Filter the lines below, keeping each one that holds "srcset".

[Source data]
- Opening Delimiter -

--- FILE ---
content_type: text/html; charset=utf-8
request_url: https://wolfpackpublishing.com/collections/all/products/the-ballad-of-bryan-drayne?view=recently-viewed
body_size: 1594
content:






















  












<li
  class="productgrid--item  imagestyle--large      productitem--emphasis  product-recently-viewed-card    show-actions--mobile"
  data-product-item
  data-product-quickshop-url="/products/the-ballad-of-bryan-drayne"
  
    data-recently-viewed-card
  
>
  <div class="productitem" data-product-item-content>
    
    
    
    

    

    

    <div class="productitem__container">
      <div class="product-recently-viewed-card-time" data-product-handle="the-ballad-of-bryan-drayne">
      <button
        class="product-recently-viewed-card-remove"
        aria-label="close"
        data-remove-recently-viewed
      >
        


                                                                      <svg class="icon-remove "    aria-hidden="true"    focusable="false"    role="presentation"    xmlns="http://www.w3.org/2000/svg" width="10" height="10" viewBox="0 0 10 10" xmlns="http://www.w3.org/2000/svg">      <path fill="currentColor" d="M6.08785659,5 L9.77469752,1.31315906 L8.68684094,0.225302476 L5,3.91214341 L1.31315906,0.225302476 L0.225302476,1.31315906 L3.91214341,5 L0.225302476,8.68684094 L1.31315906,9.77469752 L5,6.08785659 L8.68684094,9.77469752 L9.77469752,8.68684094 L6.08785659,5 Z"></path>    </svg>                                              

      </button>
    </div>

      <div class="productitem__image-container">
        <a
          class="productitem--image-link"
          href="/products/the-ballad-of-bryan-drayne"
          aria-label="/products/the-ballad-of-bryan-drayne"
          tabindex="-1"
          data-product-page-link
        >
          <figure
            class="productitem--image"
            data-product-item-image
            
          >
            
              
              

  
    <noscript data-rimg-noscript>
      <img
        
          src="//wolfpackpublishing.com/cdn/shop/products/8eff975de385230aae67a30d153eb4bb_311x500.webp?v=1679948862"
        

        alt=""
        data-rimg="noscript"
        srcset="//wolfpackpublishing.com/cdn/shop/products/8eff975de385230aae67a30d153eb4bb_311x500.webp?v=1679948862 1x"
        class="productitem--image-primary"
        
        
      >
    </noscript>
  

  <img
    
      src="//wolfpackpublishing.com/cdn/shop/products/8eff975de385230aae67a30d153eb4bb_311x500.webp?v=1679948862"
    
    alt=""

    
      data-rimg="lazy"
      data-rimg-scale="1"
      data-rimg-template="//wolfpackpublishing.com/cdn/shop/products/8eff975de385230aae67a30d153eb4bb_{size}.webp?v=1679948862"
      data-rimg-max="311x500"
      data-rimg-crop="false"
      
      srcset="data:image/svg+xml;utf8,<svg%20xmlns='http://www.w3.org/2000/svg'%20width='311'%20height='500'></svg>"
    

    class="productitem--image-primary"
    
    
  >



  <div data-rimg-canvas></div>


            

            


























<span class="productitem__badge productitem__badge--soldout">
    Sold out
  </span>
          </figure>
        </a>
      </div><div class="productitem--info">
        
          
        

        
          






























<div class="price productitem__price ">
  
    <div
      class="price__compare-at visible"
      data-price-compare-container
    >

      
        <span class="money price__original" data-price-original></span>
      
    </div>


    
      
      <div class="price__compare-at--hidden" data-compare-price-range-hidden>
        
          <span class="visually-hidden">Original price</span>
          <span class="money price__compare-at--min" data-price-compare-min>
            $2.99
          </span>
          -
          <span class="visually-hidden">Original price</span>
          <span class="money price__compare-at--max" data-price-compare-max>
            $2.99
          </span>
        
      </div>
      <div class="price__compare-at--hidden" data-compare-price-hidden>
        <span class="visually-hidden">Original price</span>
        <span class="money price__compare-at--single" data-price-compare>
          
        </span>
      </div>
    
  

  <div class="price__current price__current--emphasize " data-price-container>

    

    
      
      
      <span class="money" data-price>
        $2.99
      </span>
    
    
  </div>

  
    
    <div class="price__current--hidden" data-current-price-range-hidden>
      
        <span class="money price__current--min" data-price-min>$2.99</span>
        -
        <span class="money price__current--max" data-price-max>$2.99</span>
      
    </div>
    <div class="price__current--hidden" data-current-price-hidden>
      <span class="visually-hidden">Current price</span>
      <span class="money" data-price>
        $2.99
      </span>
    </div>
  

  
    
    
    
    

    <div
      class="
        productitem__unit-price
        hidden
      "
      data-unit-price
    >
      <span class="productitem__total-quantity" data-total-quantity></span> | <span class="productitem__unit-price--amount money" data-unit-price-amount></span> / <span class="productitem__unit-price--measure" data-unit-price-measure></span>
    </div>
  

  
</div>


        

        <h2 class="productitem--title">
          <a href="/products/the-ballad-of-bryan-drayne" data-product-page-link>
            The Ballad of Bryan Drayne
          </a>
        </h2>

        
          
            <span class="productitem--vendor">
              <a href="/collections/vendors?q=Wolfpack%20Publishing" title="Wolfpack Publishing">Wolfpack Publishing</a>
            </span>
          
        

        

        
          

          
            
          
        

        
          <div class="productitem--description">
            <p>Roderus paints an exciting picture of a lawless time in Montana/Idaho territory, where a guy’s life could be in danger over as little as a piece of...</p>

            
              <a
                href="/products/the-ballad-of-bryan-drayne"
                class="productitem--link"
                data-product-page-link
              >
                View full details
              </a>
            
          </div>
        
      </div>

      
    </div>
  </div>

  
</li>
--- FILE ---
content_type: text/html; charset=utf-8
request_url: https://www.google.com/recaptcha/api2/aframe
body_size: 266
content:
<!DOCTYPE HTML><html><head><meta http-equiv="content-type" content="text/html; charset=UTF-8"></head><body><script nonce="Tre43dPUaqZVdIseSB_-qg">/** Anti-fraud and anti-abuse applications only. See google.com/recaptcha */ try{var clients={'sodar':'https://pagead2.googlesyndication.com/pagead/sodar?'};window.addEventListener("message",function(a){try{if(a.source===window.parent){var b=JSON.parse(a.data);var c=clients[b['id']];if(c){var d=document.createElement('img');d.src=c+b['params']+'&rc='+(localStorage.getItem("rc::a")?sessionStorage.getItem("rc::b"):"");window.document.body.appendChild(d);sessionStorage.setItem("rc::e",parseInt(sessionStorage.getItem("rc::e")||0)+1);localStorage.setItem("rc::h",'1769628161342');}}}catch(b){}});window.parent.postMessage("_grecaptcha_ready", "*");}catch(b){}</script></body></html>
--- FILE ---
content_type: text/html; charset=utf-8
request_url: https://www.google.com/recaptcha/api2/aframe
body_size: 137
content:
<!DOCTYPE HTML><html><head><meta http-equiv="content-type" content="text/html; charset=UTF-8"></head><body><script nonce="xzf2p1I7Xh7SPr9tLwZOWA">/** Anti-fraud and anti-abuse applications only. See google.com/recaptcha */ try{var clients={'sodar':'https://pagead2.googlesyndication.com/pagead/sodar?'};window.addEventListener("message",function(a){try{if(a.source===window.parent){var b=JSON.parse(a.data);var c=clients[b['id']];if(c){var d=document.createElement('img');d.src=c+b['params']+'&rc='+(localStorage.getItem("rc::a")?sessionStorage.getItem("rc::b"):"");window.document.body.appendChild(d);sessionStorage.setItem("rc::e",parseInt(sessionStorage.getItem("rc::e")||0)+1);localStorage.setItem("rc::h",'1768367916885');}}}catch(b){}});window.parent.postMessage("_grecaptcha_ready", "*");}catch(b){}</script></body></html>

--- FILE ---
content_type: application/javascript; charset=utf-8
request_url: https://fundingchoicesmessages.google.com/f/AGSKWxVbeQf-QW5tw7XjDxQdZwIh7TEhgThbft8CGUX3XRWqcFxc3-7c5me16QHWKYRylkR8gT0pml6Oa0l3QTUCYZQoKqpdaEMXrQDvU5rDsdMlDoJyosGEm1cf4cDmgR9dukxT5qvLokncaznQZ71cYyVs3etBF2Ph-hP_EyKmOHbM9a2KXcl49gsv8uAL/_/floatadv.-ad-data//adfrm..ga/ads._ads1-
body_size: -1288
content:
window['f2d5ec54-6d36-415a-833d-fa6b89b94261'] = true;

- Closing Delimiter -

### ANSWER TO THIS TASK
        srcset="//wolfpackpublishing.com/cdn/shop/products/8eff975de385230aae67a30d153eb4bb_311x500.webp?v=1679948862 1x"
      srcset="data:image/svg+xml;utf8,<svg%20xmlns='http://www.w3.org/2000/svg'%20width='311'%20height='500'></svg>"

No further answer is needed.